DESPERATE, PLEASE HELP!!!! simple gel problem!

[dicer]

i have some problems I am very worried about

I had isolated some RNA and made cDNA, then when i measured the concentration of my cDNA it was insanely high (around 2000 ng/microlitre) but my boss said it was okay and i could go ahead with the PCR, he just told me to dilute it.

so i diluted it with water so that every microliter had about 100 ng. i went ahead and did my PCR.

now on my gel, nothing showed up. i ran it again, this time with a ladder and i also ran my cDNA to see if that would show up.

i ran a 0.8% gel and my ladder was completely streaked through, some bands were kind of visible but not nicely defined, and my cDNA row, there was a clump at the top of the gel, near the well, but it looked like it was streaking too. again, nothing showed up for my PCR samples, but at the very bottom of the gel, past where the dye stain was, there was a clump of stuff visible, for both PCR rows.

my question: is my cDNA streaking because the concentration was too high? this is what i think it was. i put in 2 microliters which was around 4000 ng, that's wrong right? can i use the diluted cDNA (i diluted in water)? if so how much? 100 ng?

and secondly, why is my ladder streaking like that? what can cause a ladder to streak? and how do i fix it?

and thirdly, what is the clump at the bottom of my PCR lanes?!

i am in desperate need of help, please please please help!

[Andriy]

If your ladder is messed up than it must be a problem with a gel. Just prepare fresh TAE, fresh gel, and run a ladder alone or with a plasmid you know is not degraded.

Once you solve the gel problem, the other ones will either go away themselves or you will be able to define them more clearly

[Aga]

Can you show us the photo of your gel so we may have more clear view of the problem and try to help?

[lavendergirl]

If its streaking and if your cDNA concentration was strangely high, the cDNA conversion may not have worked and you might have amplified tons of non-specific bands from contaminated gDNA and primers that are not specific enough. Good luck!

[butters]

firstly i agree with andriy, you should run the gel one more time again. if you think u load too much DNA don't worry just dilute it. as there are many wells so u can do a 1/5 dilution. I would suggest u change the buffer with fresh one and make sure ur gel is properly solidified.

as aga said, if we can see the gel would be best. especially the one u re-run again.

yes, as lavenderrgirl said it, your cDNA is very high. Do you quantitate it from purified samples or direct from pcr product?
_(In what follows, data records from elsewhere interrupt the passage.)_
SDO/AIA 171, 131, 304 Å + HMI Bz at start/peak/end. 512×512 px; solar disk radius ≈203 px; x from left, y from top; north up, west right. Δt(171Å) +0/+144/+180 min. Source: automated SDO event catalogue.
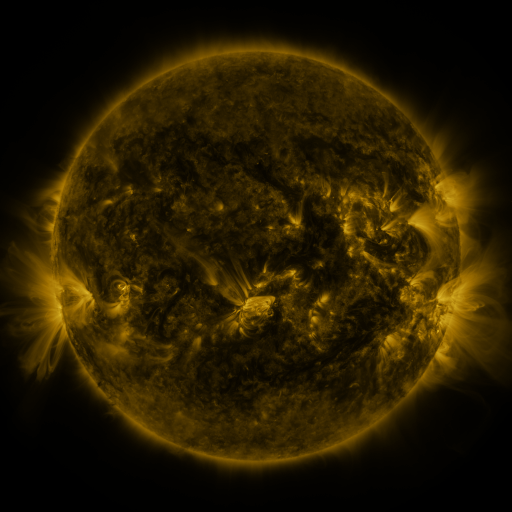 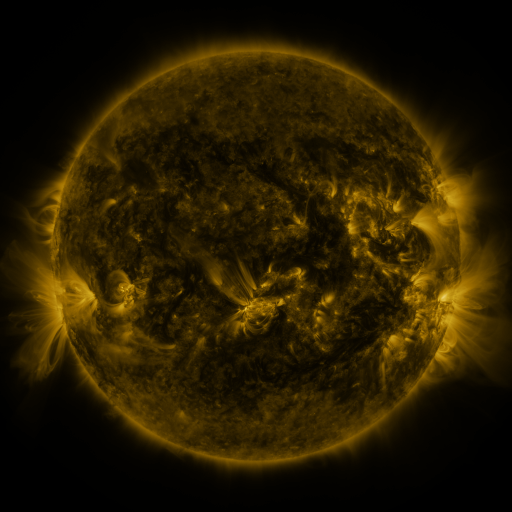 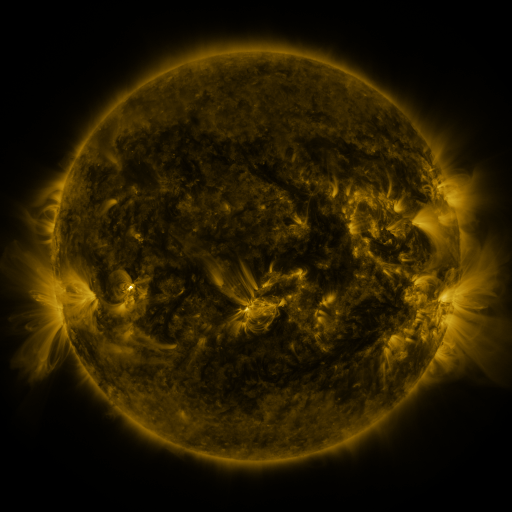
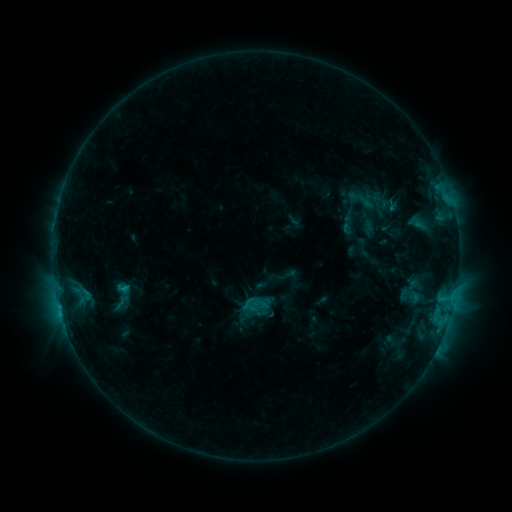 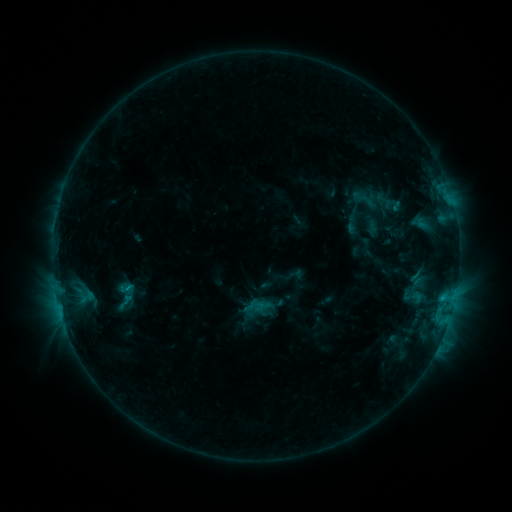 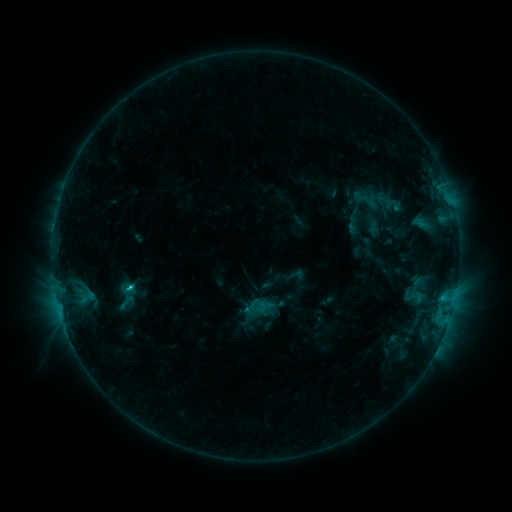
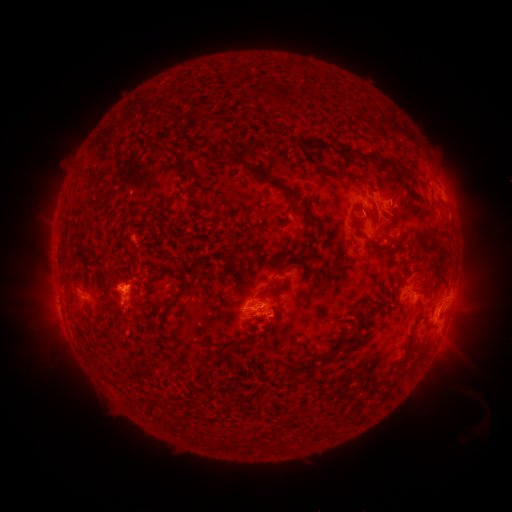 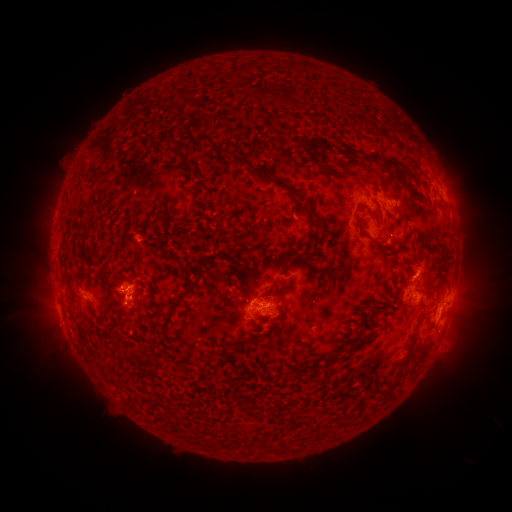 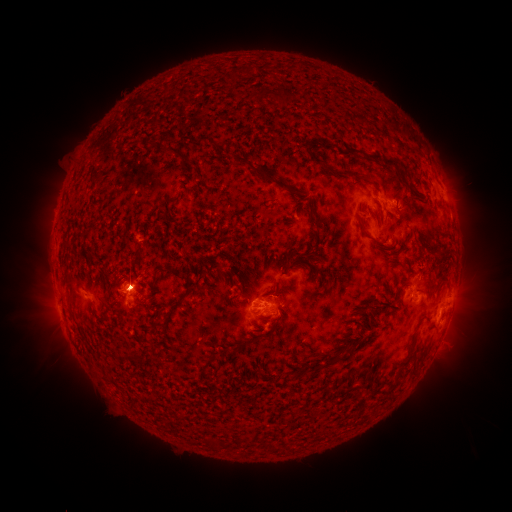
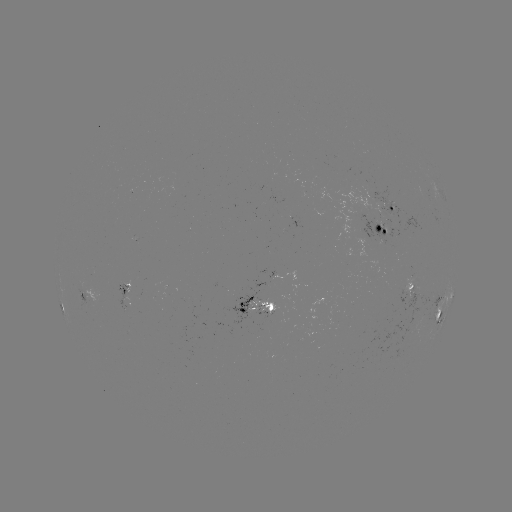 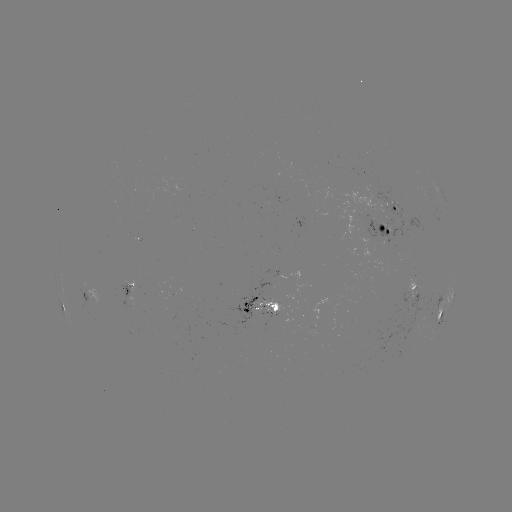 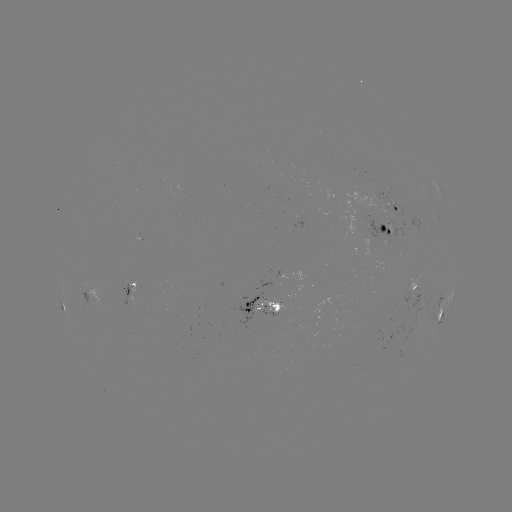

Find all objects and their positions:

opsy... its been long time since u asked. maybe u can tell us have u solve the thing? thanks!!

[Drekketh]

The concentration you are saying is too high for cDNA, though I dont know your RT-PCR method. Run your cDNA at various concentration, make sure that your spec machine is correctly equilibrated. The bottom bands in your PCR samples might be the unused primers perhaps (cant tell without a photo). Did you run rour RNA samples in a gel. Were the subunits clear?